Faucher a finalement été arrêté en octobre 1948. Mais, coup de chance : il a été immédiatement amnistié. Bien qu’il ait pris quelques mois de prison pour sa participation au Plan Bleu. A sa sortie, il a écrit dans des feuilles d’extrême droite comme Rivarol, Charivari, l’Heure française, Jeune Nation, Aux écoutes, tout en se disant de gauche et non communiste [24]. Faucher a soutenu l’Algérie française, les poujadistes (mouvement d’extrême droite), puis est passé dans le camp des socialistes au début des années 60, quand il a pris sa carte du parti et a été initié en franc-maçonnerie, à la Grande Loge de France dont il deviendra « grand secrétaire » en 1977 [25].

En 1957, il s’est rapproché du socialiste Charles Hernu (autre Franc-Maçon) et a organisé une rencontre avec le Pen, rencontre qu’il s’est empressé de relater dans un journal d’extrême-droite [26]. En loge, il s’est activé pour rapprocher sa loge de la bande de Mitterrand, organisant même en 1957 une rencontre entre Le Pen et Charles Hernu, et a fondé en 1962 la loge Louise Michel.

## Exercice écrit 1
Les affirmations suivantes concordent-elles avec le texte fourni ? Pour chacune, répondez par oui ou par non et citez exactement les mots du texte qui tranchent. (a) Faucher a été arrêté en octobre 1948. (b) Faucher est devenu « grand secrétaire » de la Grande Loge de France en 1962. (c) Faucher a fondé la loge Louise Michel.

## Enregistrements de données
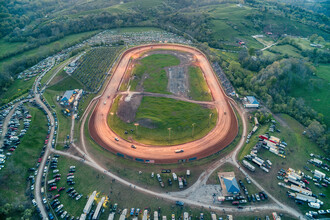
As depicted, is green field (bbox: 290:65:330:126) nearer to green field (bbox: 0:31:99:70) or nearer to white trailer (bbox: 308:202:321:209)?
white trailer (bbox: 308:202:321:209)

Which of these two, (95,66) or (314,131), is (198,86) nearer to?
(314,131)

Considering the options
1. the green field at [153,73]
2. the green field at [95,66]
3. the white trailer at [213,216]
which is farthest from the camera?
the green field at [95,66]

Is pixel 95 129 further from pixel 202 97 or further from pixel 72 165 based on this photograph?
pixel 202 97

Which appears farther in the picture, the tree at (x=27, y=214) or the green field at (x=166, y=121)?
the green field at (x=166, y=121)

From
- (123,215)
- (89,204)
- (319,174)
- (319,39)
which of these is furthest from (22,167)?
(319,39)

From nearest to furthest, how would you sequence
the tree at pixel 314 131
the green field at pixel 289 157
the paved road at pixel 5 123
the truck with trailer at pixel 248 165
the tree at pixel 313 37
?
the green field at pixel 289 157
the truck with trailer at pixel 248 165
the paved road at pixel 5 123
the tree at pixel 314 131
the tree at pixel 313 37

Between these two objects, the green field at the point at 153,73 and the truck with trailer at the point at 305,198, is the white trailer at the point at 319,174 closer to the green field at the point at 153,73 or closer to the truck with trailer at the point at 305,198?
the truck with trailer at the point at 305,198

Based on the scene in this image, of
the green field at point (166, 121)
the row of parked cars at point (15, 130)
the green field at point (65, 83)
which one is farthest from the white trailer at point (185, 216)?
the green field at point (65, 83)
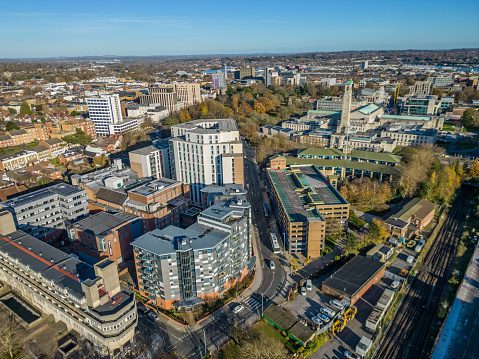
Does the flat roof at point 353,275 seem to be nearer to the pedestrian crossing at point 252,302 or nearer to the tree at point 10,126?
the pedestrian crossing at point 252,302

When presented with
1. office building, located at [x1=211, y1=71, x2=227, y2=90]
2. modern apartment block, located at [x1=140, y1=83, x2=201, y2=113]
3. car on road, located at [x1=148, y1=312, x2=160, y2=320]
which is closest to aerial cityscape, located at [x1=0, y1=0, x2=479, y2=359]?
car on road, located at [x1=148, y1=312, x2=160, y2=320]

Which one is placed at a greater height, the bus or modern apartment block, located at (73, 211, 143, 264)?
modern apartment block, located at (73, 211, 143, 264)

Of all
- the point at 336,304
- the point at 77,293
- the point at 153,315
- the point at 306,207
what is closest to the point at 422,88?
the point at 306,207

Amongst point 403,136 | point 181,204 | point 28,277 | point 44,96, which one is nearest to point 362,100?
point 403,136

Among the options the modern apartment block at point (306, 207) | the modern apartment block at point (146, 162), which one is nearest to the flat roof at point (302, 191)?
the modern apartment block at point (306, 207)

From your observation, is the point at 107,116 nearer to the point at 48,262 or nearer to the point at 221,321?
the point at 48,262

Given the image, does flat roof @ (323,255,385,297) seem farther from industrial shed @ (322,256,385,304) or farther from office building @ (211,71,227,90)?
office building @ (211,71,227,90)
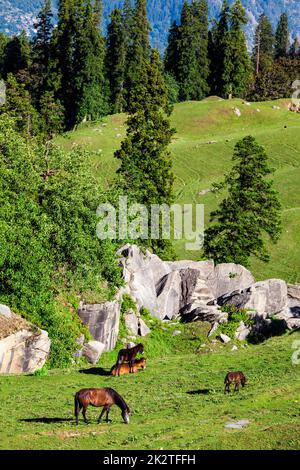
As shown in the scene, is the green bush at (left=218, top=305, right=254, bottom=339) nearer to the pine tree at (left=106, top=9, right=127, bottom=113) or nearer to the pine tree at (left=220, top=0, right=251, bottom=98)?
the pine tree at (left=106, top=9, right=127, bottom=113)

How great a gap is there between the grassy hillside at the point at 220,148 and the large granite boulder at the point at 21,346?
101 feet

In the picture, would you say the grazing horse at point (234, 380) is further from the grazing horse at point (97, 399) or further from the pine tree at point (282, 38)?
the pine tree at point (282, 38)

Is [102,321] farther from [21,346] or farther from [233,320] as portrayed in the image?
[233,320]

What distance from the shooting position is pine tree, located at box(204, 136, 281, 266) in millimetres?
57125

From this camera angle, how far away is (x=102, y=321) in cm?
4116

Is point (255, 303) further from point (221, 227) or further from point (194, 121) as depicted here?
point (194, 121)

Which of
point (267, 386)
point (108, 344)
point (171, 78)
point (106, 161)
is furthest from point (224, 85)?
point (267, 386)

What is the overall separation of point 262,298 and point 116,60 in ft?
276

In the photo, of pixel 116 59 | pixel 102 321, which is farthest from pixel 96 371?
pixel 116 59


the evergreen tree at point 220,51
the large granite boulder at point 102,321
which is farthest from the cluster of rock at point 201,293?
the evergreen tree at point 220,51

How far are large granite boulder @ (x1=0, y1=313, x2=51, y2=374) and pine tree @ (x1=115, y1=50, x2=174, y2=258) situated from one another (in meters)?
20.4

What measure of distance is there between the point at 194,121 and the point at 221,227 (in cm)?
5557

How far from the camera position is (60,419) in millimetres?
22797

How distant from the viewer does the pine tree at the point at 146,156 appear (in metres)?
57.2
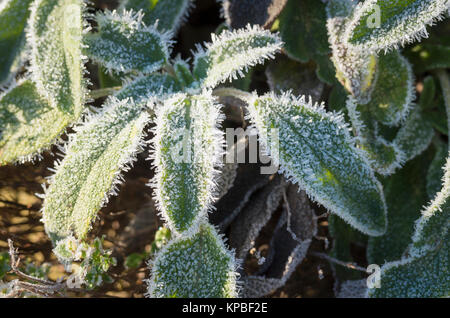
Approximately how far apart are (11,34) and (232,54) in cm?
72

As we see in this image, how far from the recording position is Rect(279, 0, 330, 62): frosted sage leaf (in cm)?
150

## Exercice écrit 2
Pouvez-vous restituer sous forme de CSV à deux colonnes, « énoncé » et « réponse », les enregistrements qui commencent à la ligne contenant « Approximately how far » et se terminent à la fin des enregistrements ? Prévoyez une ligne par enregistrement, avec chaque champ entre guillemets et les sauts de ligne remplacés par des espaces.

## Réponse finale 1
(a) Oui : « Faucher a finalement été arrêté en octobre 1948 ».
(b) Non : « dont il deviendra « grand secrétaire » en 1977 ».
(c) Oui : « a fondé en 1962 la loge Louise Michel ».

## Réponse finale 2
énoncé,réponse
"Approximately how far apart are (11,34) and (232,54) in cm?","72"
"As we see in this image, how far from the recording position is Rect(279, 0, 330, 62): frosted sage leaf (in cm)?","150"